*ページ抜粋*
:::
ゲームプランとしては、サイドに起点をつくることで。自分は4-1-4-1のアンカーに入ったので、相手に真ん中で自由にやらせないことと、潰し切ることを意識しました。相手の中村健人選手(4年)も中盤で受けて起点をつくるのがうまいので、そこは自分のところで仕事をさせないように臨みました。

――前半を0-0で折り返しました

最近の試合ではずっと前半は失点を0に抑えることを目標としていて、そこで0に抑えられたことはピンチもありましたが、全体で粘り強く守れた証拠かなと思います。

――先制の場面では鍬先選手が起点となりました。サイド攻撃の軸をぶらさずできたことはどう評価できますか

まだ課題はありますが、サイドで起点をつくってクロスから点を取るという練習したかたちが出たので、そこは自分たちの自信につながりますし、やってきたことが間違いじゃないと証明できたと思います。
:::
*データ部*

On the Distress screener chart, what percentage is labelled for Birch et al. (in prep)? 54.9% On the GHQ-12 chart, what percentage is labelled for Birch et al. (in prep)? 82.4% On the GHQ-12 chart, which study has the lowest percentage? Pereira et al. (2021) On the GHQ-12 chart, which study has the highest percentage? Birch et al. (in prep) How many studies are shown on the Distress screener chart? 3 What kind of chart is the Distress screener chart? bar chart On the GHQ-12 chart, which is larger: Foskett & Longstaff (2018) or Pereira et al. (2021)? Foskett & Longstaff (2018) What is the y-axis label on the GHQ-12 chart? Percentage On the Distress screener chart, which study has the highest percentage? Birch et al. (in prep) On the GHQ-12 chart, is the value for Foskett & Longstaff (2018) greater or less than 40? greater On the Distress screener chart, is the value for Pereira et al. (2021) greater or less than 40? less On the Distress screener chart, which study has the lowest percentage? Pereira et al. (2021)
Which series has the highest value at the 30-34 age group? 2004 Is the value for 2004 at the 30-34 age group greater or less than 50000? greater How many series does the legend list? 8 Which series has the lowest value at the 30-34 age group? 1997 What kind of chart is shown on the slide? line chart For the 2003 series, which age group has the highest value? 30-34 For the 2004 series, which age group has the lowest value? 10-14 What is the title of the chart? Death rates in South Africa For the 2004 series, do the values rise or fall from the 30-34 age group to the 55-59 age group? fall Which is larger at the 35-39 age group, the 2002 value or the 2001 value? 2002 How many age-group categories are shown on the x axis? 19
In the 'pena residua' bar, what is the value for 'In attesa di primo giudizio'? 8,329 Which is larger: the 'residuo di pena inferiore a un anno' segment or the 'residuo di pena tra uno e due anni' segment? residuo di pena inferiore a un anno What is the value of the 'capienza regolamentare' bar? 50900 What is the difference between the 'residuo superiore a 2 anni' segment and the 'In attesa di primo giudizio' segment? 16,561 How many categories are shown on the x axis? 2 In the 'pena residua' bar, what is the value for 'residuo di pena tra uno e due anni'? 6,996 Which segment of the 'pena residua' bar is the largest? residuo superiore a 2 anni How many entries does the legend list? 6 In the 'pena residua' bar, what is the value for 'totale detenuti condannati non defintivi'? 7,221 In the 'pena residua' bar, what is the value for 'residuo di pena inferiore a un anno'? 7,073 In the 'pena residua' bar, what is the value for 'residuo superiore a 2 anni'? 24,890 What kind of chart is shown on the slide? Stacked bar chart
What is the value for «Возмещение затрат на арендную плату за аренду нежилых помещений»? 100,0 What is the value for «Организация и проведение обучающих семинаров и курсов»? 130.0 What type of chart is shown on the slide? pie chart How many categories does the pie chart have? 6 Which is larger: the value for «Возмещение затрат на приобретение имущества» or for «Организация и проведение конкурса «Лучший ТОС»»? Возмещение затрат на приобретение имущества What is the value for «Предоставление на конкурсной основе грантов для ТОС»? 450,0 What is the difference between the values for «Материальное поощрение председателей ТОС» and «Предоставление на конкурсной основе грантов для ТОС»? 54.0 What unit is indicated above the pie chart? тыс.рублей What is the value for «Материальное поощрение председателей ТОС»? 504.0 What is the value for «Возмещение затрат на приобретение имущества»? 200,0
:::
*作業項目*
試合を振り返るインタビューの本文を、「最近の試合ではずっと前半は失」を含む語句から一字一句そのまま書き写し、「ないと証明できたと思います。」まで写したところで終えてもらえますか？ このリストは今回の作業とは一切関係ありません。

*問題の解答*
最近の試合ではずっと前半は失点を0に抑えることを目標としていて、そこで0に抑えられたことはピンチもありましたが、全体で粘り強く守れた証拠かなと思います。

――先制の場面では鍬先選手が起点となりました。サイド攻撃の軸をぶらさずできたことはどう評価できますか

まだ課題はありますが、サイドで起点をつくってクロスから点を取るという練習したかたちが出たので、そこは自分たちの自信につながりますし、やってきたことが間違いじゃないと証明できたと思います。